Ce climat que décrit Cunningham n’est pas tout à fait nouveau, – nous parlons en termes de semaines pour déterminer la “nouveauté” d’une chose, puisque c’est aujourd’hui la mesure du temps contracté et de l’Histoire qui ne cesse d’accélérer. Nous évoquions des prévisions catastrophiques pour la période septembre-octobre venues de sources connues pour leur “bonne réputation” dans les milieux ad hoc, le 27 juillet 20215 : «...Armstrong est d’abord un expert-prospectif en économie et son appréciation est que nous allons vers une crise colossale de la dette, commençant par le ‘Rest Of the World’, Japon puis Europe, qui profiterait ainsi selon son analyse aux USA dans un premier temps, puis revenant vers les USA pour se transformer irrésistiblement en crise mondiale. On trouve cette précision sur le ‘Washington’s.blog’, le 19 juillet 2015. Elle constitue une référence directe à des prévisions concordantes, et indépendantes l’une de l’autre, de Martin Armstrong d’une part, de Larry Edelson, autre analyste financier, d’autre part. Armstrong annonce le début de la dynamique de crise (dont les effets ne seront pas nécessairement visibles aussitôt) pour le 1er octobre 2015, tandis qu'Edelson annonce le démarrage d’un “octobre noir” pour le 7 octobre 2015. (Insistons bien sur ce point que les deux analystes ont réalisé cette prévision précisément datée, similairement à quelques jours près, indépendamment l’un de l’autre.)»

= = = = = = =

À COMPLÉTER:
1. Relevez toutes les personnes nommées dans le texte sur les prévisions de crise financière.
2. Reprenez le texte sur les prévisions de crise financière là où il s'interrompt, en quelques phrases.

DOCUMENT SOURCE:
= = = = = = =

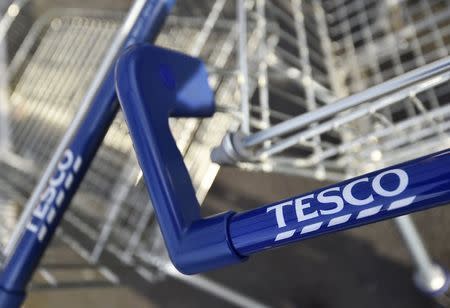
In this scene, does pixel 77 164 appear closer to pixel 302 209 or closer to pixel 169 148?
pixel 169 148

= = = = = = =

RÉPONSES PAR EXERCICE:
1. Cunningham, Martin Armstrong, Larry Edelson

2.
... Tout cela débouche sur le constat général qu’est en train de se développe une sorte de frénésie de prospectives catastrophiques désormais pour le plus court terme possible, puisque portant sur le mois de septembre 2015, qui serait un “septembre noir” ou un “septembre-rouge” c’est selon, ou octobre avec les perspectives “octobre noir”/“octobre rouge”. Cette évolution très rapide est largement renforcée par les commentaires et les commentateurs, essentiellement d’origine des pays du bloc BAO et surtout anglo-saxons mais qui n’ont pas l’accès qui importe à la presse-Système, et qui l’ont sur les grands canaux russes de la communication, – phénomène qu’on a signalé pour Cunningham. L’article de Robert Bridge, sur RT le 16 août 2015 (où l’on retrouve notamment Casey), résume bien cette frénésie dont on ignore ce qu’elle annonce réellement, dont on ne peut savoir ce qu’elle laissera comme effets autour d’elle, indépendamment des évènements qu’elle prétend annoncer, et même pour l’au-delà de ces évènements, qu’ils se produisent ou non...

«Gerald Celente, the founder of Trends Research, who predicted the “panic of 2008,” says the economic earthquake will send reverberations around the world. “You’re going to see a global stock market crash,” Celente told King World News. “There’s going to be panic on the streets from Wall Street to Shanghai, to the UK down to Brazil.” “You’re going to see one market after another begin to collapse.”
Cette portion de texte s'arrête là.